Born in 1934 in Kirksville, Missouri, Gordon Bell earned degrees in electrical engineering from MIT before being recruited in 1960 by DEC founders Ken Olsen and Harlan Anderson. As the second computer engineer hired at DEC, Bell worked on various components for the PDP-1 system, including floating-point subroutines, tape controllers, and a drum controller.

Bell also invented the first UART (Universal Asynchronous Receiver-Transmitter) for serial communication during his time at DEC. He went on to architect several influential DEC systems, including the PDP-4 and PDP-6. In the 1970s, he played a key role in overseeing the aforementioned VAX minicomputer line as the engineering manager, with Bill Strecker serving as the primary architect for the VAX architecture.

After retiring from DEC in 1983, Bell remained active as an entrepreneur, policy adviser, and researcher. He co-founded Encore Computer and helped establish the NSF’s Computing and Information Science and Engineering Directorate.

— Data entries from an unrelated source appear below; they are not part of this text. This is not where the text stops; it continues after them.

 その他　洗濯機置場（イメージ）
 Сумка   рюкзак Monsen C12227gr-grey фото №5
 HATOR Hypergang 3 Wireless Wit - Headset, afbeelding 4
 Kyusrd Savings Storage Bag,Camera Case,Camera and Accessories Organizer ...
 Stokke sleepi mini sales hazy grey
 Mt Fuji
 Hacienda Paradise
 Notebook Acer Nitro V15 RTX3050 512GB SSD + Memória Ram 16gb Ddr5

In 1995, Bell joined Microsoft Research where he studied telepresence technologies and served as the subject of the MyLifeBits life-logging project. The initiative aimed to realize Vannevar Bush’s vision of a system that could store all the documents, photos, and audio a person experienced in their lifetime.

Bell was elected to the National Academy of Engineering, National Academy of Sciences, and American Academy of Arts and Sciences. He received the National Medal of Technology from President George H.W. Bush in 1991 and the IEEE’s John von Neumann medal in 1992.

“He was immeasurably helpful”

As news of Bell’s passing spread on social media Tuesday, industry veterans began sharing their memories and condolences. Former Microsoft CTO Ray Ozzie wrote, “I can’t adequately describe how much I loved Gordon and respected what he did for the industry. As a kid I first ran into him at Digital (I was then at DG) when he and Dave were working on VAX. So brilliant, so calm, so very upbeat and optimistic about what the future might hold.”

Ozzie also recalled Bell’s role as a helpful mentor. “The number of times Gordon and I met while at Microsoft – acting as a sounding board, helping me through challenges I was facing – is uncountable,” he wrote.

Former Windows VP Steven Sinofsky also paid tribute to Bell on X, writing, “He was immeasurably helpful at Microsoft where he was a founding advisor and later full time leader in Microsoft Research. He advised and supported countless researchers, projects, and product teams. He was always supportive and insightful beyond words. He never hesitated to provide insights and a few sparks at so many of the offsites that were so important to the evolution of Microsoft.”

“His memory is a blessing to so many,” wrote Sinofsky in his tweet memorializing Bell. “His impact on all of us in technology will be felt for generations. May he rest in peace.”